**PÁGINA:**

========

Parece que a Grândola já não satisfaz os manifestantes que interrompem membros do Governo em cerimónias públicas. Talvez os próprios intérpretes se tenham enjoado da aborrecida cantilena, talvez andem impacientes com os fracos resultados do exercício. Certo é que do folclore alentejano saltaram brevemente para as gargalhadas forçadas, tentaram os insultos e, com a impaciência ao rubro, passaram para a agressão. 

Foi essa a estratégia adoptada por um sr. Manuel Cruz, descrito na imprensa como antigo dirigente sindical, ao abordar a ministra da Agricultura e Etecetera com um cartaz e o segurança da ministra com um murro, evidente na transmissão da SIC Notícias e omitido em outros canais. Detido pela PSP, o sr. Cruz exibia o sorriso de quem alcançou o digníssimo estatuto de mártir. Se calhar está enganado.

Por uma vez, vasculhei todos os sites jornalísticos disponíveis e empenhei-me a percorrer os comentários dos leitores à notícia. Poucos, muito poucos, eram simpáticos para com o sr. Cruz, ainda que poucos, muito poucos, mostrassem defender as exactas figuras que o sr. Cruz deseja ver demitidas. Percebo o povo: ao contrário do que sugere imerecida fama, também eu sinto escassa consideração pela estatista gente que nos tutela - e consideração nenhuma pela dra. Cristas, que aliás não destoaria num comité do Bloco de Esquerda.

Porém, tal facto não me dá o direito de perseguir a dra. Cristas ou quem me aprouver sob o pretexto de que a legitimidade eleitoral é irrelevante quando comparada com as minhas opiniões. Sabotar a lengalenga de governantes não é apenas um acto de má-criação, tolerável na medida em que os governantes mostram igualmente um respeito residual pelos cidadãos: é uma exibição de credenciais democráticas ou, melhor dizendo, da falta delas. Por terrível que a situação seja, é de crer que seria bastante pior caso a desdita a entregasse aos "espontâneos" autores dos protestos. Por mais que algumas pessoas estejam fartas de um Governo, convém evitar a tentação de falarem por todas as restantes. E, já agora, de impedir que as restantes falem.

========

**TAREFA:**
Reescreva de forma mais curta o parágrafo do texto que começa por «Foi essa a estratégia», conservando os factos principais.

**BLOCO DE DADOS:**
========

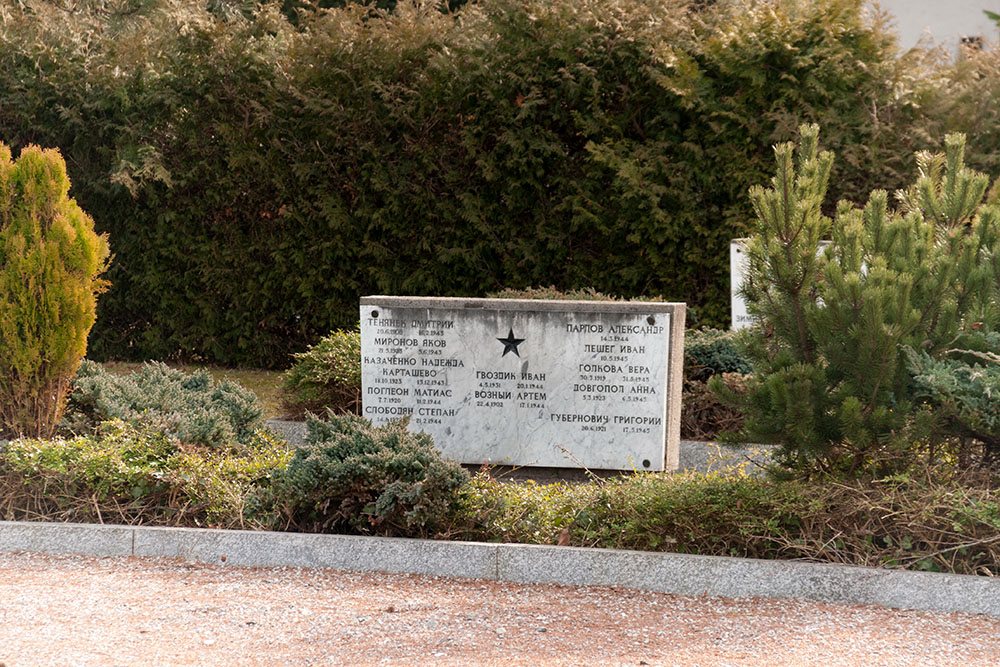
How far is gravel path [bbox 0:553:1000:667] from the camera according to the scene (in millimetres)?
3572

========

**RESPOSTA:**
Manuel Cruz, apresentado pela imprensa como antigo dirigente sindical, abordou a ministra da Agricultura com um cartaz e deu um murro ao segurança dela. A agressão foi visível na SIC Notícias, mas outros canais omitiram-na. Detido pela PSP, sorria como quem se tornou mártir, embora talvez esteja enganado.